30.08.2014 - 00:00 Uhr
Deutschland & Welt

Kinder finden im Bergwerk Edelsteine und Kristalle - Besuch im Mineralienmuseum Mähring Glitzernde Beute für junge Schürfer

Das Mineralienmuseum von Ferdinand Wagner, eine Führung durch das Bergwerk in Stribro und "Steineklopfen" auf einer Halde waren die Höhepunkte beim Ferienprogramm mit dem Mähringer Mineraliensammler. Dabei fanden die Kinder sogar einige Edelsteine und Kristalle.

Unter Tage erfuhren die Kinder hautnah im Bergwerk in Stribo, wie schwer Bergmannsarbeit ist. Bild: hfz
von Gisela WildnerProfil

Ein spannender Tag wartete auf die 15 Kinder die sich angemeldet hatten. Einige hatten ein Elternteil mitgebracht, so dass 27 Personen mit auf die Reise in die Urzeit gingen. Staunen über Staunen hinterließ Ferdinand Wagners Privatmuseum auf den Gesichtern seiner Gäste.

Wertvolle Funde

Für die Buben und Mädchen hatte der "Ferdl" eine "Schatzkiste" vorbereitet. Die war mit Sand gefüllt. Aber beim Buddeln darin kam so mancher Edelstein, Quarz, oder Kristall in allen Farben und Formen zum Vorschein. Sogar Gold und Silber fanden die Kinder in der Kiste. Ihre wertvollen Funde durften sie als Andenken mit nach Hause nehmen.

Bei der Museumsführung verriet Wagner wo Fundstellen in der näheren und weiteren Umgebung bis hinein nach Tschechien liegen. Seine Funde präsentiert er in zahlreichen beleuchteten Glasvitrinen. Die großen Funden liegen auf dem Fußboden. Die Objekte glänzen und schillern in allen nur erdenklichen Farben. Zu sehen sind dort Goldnuggets, Silber, Bergkristalle, Feldspat, Kupfer, Gips, Antimon oder Calcit, Uran, Arsen und Fluorid. Sogar ein versteinerter Baum ziert die Ausstellung. Geduldig beantwortete Ferdinand Wagner die vielen Fragen seiner großen und kleinen Gäste. Er erklärte wozu die verschiedenen Mineralien und Metalle in der Industrie verwendet werden. Fluorid zum Beispiel dient demnach als Flussmittel im Stahlbau, Calcit und Antimon werden ebenfalls bei der Stahlerzeugung verwendet. Flussspat findet in der chemisches Industrie Anwendung. Amethyst, der bei Schachten in der Nähe von Neualbenreuth gefunden wurde, ziert Teile der Eremitage in Bayreuth.

Alte Grube als Museum

Bestaunt wurden die Original-Bergmann-Kluft, der Grubenwagen oder die Grubenlampen aus den vergangenen Jahrhunderten. Sie wurden gleich begeistert ausprobiert. Dabei erklärte und zeigte FerWagner den Kindern, wie die Bergleute früher gearbeitet haben - und unter welchen Bedingungen. Dann ging es weiter nach Stribro in Tschechien, wo die Teilnehmer das Besucherbergwerk besichtigten. Dort ist dargestellt, wie die Bergleute früher Blei, Zinn und Silber abgebaut haben. Das Bergwerk war von 1555 bis 1972 in Betrieb. Ehemalige Bergleute haben sich zusammengeschlossen und die alte Grube zu einem Museum umfunktioniert. Bei der fast zweistündigen Führung ging es auch unter Tage. Auf der rund 1,5 Kilometer langen Strecke war es mit 7 Grad recht frisch.

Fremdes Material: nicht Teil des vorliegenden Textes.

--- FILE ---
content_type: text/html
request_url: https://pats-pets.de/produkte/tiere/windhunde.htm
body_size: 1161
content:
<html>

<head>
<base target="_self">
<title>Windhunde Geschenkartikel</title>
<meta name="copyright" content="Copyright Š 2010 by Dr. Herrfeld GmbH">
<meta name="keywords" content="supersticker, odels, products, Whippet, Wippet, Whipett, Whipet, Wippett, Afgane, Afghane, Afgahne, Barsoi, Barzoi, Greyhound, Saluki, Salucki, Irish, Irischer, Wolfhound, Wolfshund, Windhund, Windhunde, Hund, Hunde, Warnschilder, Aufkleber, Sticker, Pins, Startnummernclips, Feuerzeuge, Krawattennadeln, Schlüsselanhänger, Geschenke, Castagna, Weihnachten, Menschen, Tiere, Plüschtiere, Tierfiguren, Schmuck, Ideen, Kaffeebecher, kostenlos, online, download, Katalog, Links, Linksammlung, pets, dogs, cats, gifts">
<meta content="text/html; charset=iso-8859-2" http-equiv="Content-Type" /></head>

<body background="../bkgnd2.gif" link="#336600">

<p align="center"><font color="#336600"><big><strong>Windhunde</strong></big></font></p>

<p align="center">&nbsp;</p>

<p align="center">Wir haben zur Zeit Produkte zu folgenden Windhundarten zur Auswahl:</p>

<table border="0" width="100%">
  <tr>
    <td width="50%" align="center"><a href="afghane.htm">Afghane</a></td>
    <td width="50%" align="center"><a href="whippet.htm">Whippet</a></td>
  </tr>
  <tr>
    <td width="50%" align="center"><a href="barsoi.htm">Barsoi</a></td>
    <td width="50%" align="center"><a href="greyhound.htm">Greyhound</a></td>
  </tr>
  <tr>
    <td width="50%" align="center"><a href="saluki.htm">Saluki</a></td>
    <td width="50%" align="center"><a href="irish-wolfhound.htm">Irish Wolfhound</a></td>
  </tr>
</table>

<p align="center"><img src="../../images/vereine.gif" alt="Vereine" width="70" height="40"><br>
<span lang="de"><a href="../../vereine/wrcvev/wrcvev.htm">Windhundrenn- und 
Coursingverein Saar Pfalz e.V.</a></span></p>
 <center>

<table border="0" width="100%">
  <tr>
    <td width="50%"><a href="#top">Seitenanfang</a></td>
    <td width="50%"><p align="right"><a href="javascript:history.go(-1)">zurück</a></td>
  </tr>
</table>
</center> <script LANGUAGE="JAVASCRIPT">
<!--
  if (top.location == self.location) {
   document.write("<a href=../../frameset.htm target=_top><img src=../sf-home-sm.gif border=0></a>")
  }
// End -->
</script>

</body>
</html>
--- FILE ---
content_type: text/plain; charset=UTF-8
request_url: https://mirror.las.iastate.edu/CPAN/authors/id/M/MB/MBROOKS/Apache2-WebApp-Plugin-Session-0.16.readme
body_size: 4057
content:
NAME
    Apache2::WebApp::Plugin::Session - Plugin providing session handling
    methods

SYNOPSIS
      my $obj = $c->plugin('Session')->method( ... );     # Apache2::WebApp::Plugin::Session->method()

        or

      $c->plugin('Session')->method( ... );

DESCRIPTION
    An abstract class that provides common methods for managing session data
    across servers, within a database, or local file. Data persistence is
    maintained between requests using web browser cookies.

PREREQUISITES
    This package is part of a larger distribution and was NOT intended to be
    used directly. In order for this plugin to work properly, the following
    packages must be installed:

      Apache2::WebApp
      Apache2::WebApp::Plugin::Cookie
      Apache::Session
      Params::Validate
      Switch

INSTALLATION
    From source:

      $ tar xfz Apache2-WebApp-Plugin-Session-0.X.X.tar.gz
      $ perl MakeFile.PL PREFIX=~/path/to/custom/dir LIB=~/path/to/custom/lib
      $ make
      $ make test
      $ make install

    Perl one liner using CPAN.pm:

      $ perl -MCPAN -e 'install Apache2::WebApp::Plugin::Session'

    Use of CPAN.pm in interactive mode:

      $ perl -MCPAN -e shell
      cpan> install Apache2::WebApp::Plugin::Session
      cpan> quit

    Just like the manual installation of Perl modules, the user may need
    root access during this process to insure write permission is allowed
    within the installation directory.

Mit einer Brotzeit gestärkt nahm Ferdinand Wagner seine Begleiter mit zu einer Steinhalde. Ausgerüstet mit Hämmern, durften sie hier selbst ihr Glück versuchen. Tatsächlich fanden alle Kinder auf der Halde etliche Mineralien und sogar Bergkristalle. Ihre Freude war einfach riesig - und die Eltern waren stolz auf ihre erfolgreichen Mineraliensucher.